# Problem set
[1] From the article on the California sex trafficking sting:
(a) How many people were arrested in the Riverside County operation?
(b) On what date did the sting conclude?
(c) What does SHAREtogether work to combat?
[2] Update the article on the California sex trafficking sting, starting at "Jaco Booyens, the" and ending at "said on Tuesday.", so that "sting" is replaced with "operation".
[3] Write what comes next in the article on the California sex trafficking sting, picking up after its final sentence.

# Document segment
Jaco Booyens, the founder of SHAREtogether, said former President Donald Trump’s efforts to create an office dedicated to fighting sex trafficking made an “incredible impact” over the last four years.
SHAREtogether is a nonprofit organization dedicated to combating child sex trafficking.
Booyens was interviewed by NTD on Friday and asked to expound on the big sex trafficking bust that occurred in California this week.
Sixty-four people were arrested and two women were rescued in an anti-human trafficking sting in California’s Riverside County.
The Riverside County Sheriff’s Department said the arrests were part of Operation Reclaim and Rebuild, an annual statewide operation. The sting “ran for four consecutive days before concluding on January 28, 2021,” the department said on Tuesday.
“It’s a big orchestration, to execute a sting or a bust, like what we’ve just seen in California, and it takes months and months of planning and funding. And that’s why it’s very important for both local and federal, local, state, and federal government to support the fight against sex trafficking, because you cannot do it on your own,” Booyens said.
He noted that for these operations to succeed, they need to be able to be conducted in a way that they can have standing in court, and some connections between the judicial system and the police have to exist.
Booyens said that before Trump “we’ve never had an office in the White House designated and dedicated to fighting sex trafficking. No former president in the history of this country has used his or her platform to denounce the exploitation of children and then appropriate funding. So we’ve seen an incredible impact over the years, over the last four years, particularly towards the support for law enforcement.”
Regular police officers, he said, are not trained to investigate, profile, or conduct a sting operation. It requires special training and a lot of resources and effort.
“We’ve seen a tremendous rise in the apprehension, the arrest of perpetrators and rescue of victims under the Trump administration, no question about it,” Booyens said. “In these cases that you’re seeing now such as California, and you’ll see some others coming out now, they’ve been 9, 10 months in the making under the Trump administration—in that mechanism of funding law enforcement appropriately, having special task forces.”

# Supplied material
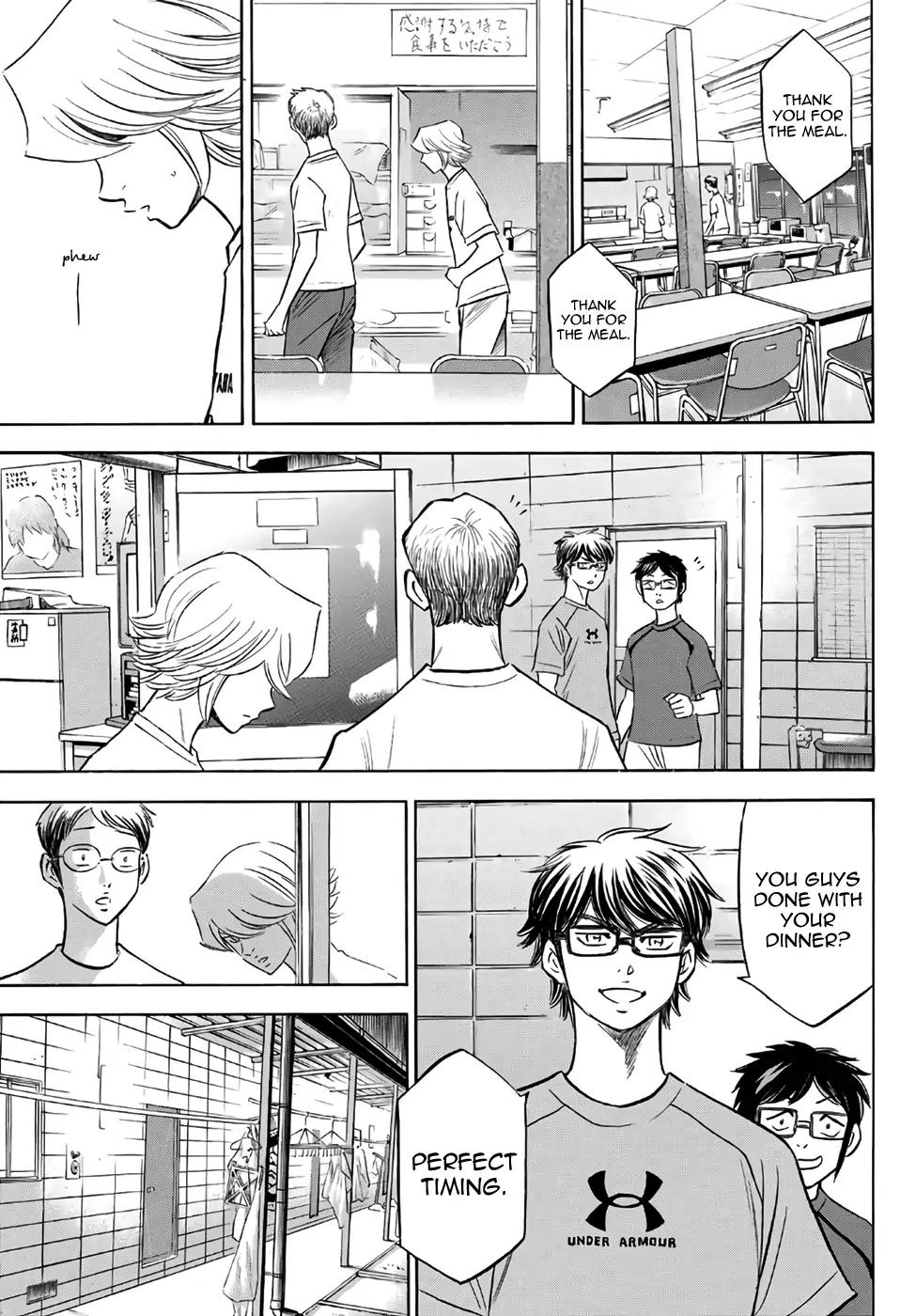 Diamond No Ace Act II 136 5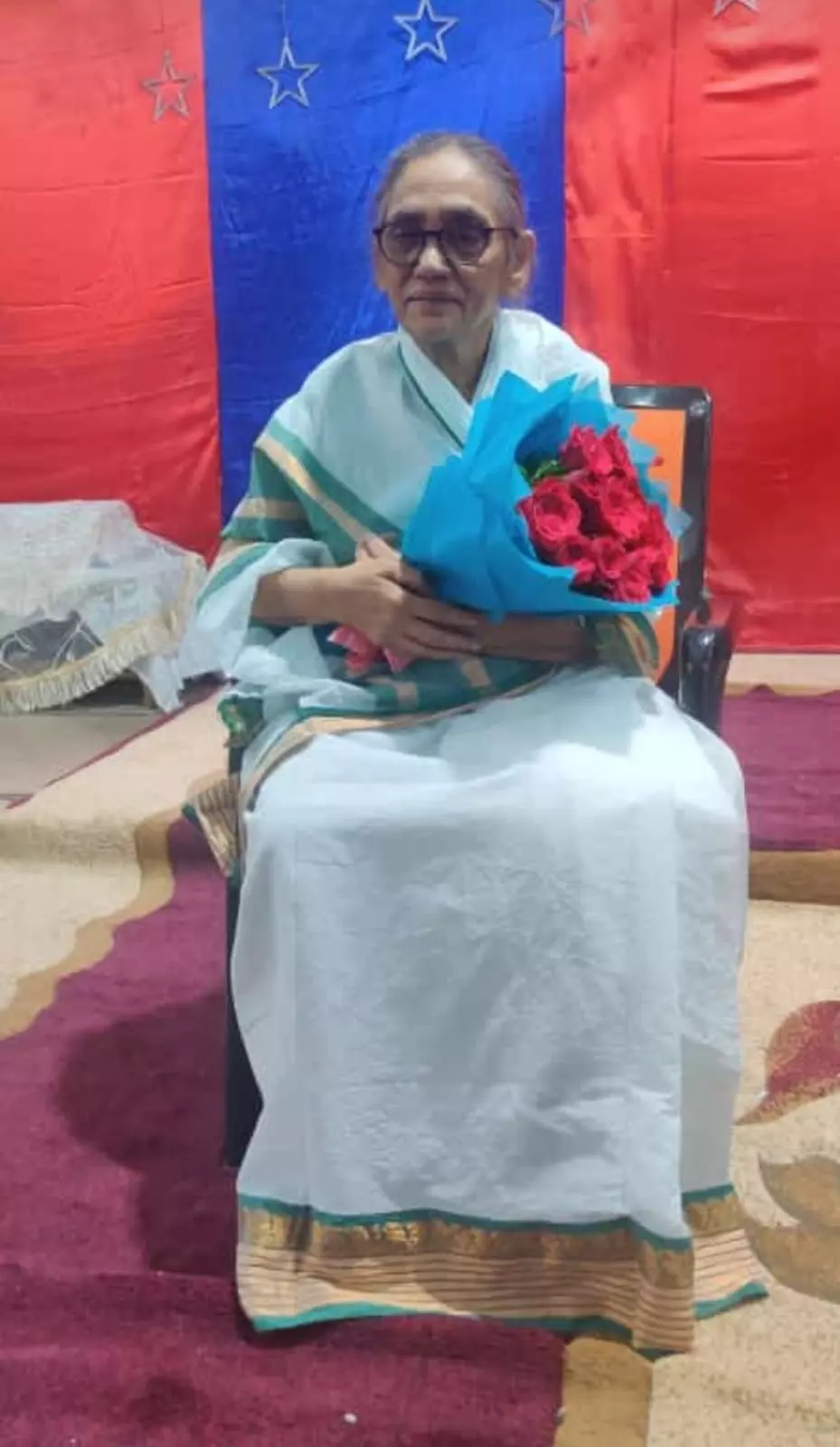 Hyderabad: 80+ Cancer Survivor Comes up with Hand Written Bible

# Answers to each task
[1]
(a) Sixty-four.
(b) January 28, 2021.
(c) Child sex trafficking.

[2]
Jaco Booyens, the founder of SHAREtogether, said former President Donald Trump’s efforts to create an office dedicated to fighting sex trafficking made an “incredible impact” over the last four years.
SHAREtogether is a nonprofit organization dedicated to combating child sex trafficking.
Booyens was interviewed by NTD on Friday and asked to expound on the big sex trafficking bust that occurred in California this week.
Sixty-four people were arrested and two women were rescued in an anti-human trafficking operation in California’s Riverside County.
The Riverside County Sheriff’s Department said the arrests were part of Operation Reclaim and Rebuild, an annual statewide operation. The operation “ran for four consecutive days before concluding on January 28, 2021,” the department said on Tuesday.

[3]
He said that since the new Biden administration has only been in office for one month, the situation in this regard remains to be seen.
“Whether those policies and systems that were put in place, whether they will remain or not, we don’t know,” said Booyens.
“But under the Trump administration, we saw a massive and also a morale lift. There was a morale lift within the nonprofits, our organization and the other 170 that we’re connected with, there was a general morale boost. We have support from the White House now. We actually now can see law enforcement departments talk to one another.'”
Booyens explained that the type of interdepartmental communication necessary to track down child predators was seen for the first time during the Trump administration.
“For instance, when a child is tracked in let’s say, Dallas, Texas, that pimp or predator doesn’t keep that child in Dallas, Texas.” Booyens said. “Now let’s say we find her in Nevada. You now are asking the Dallas Police Department to talk to the Nevada police department and that historically has not happened.
“We saw that kind of an inter-department communication line be open because of the result of Ivanka Trump, President Trump, and then, of course, the other people in that administration who made trafficking a focus.”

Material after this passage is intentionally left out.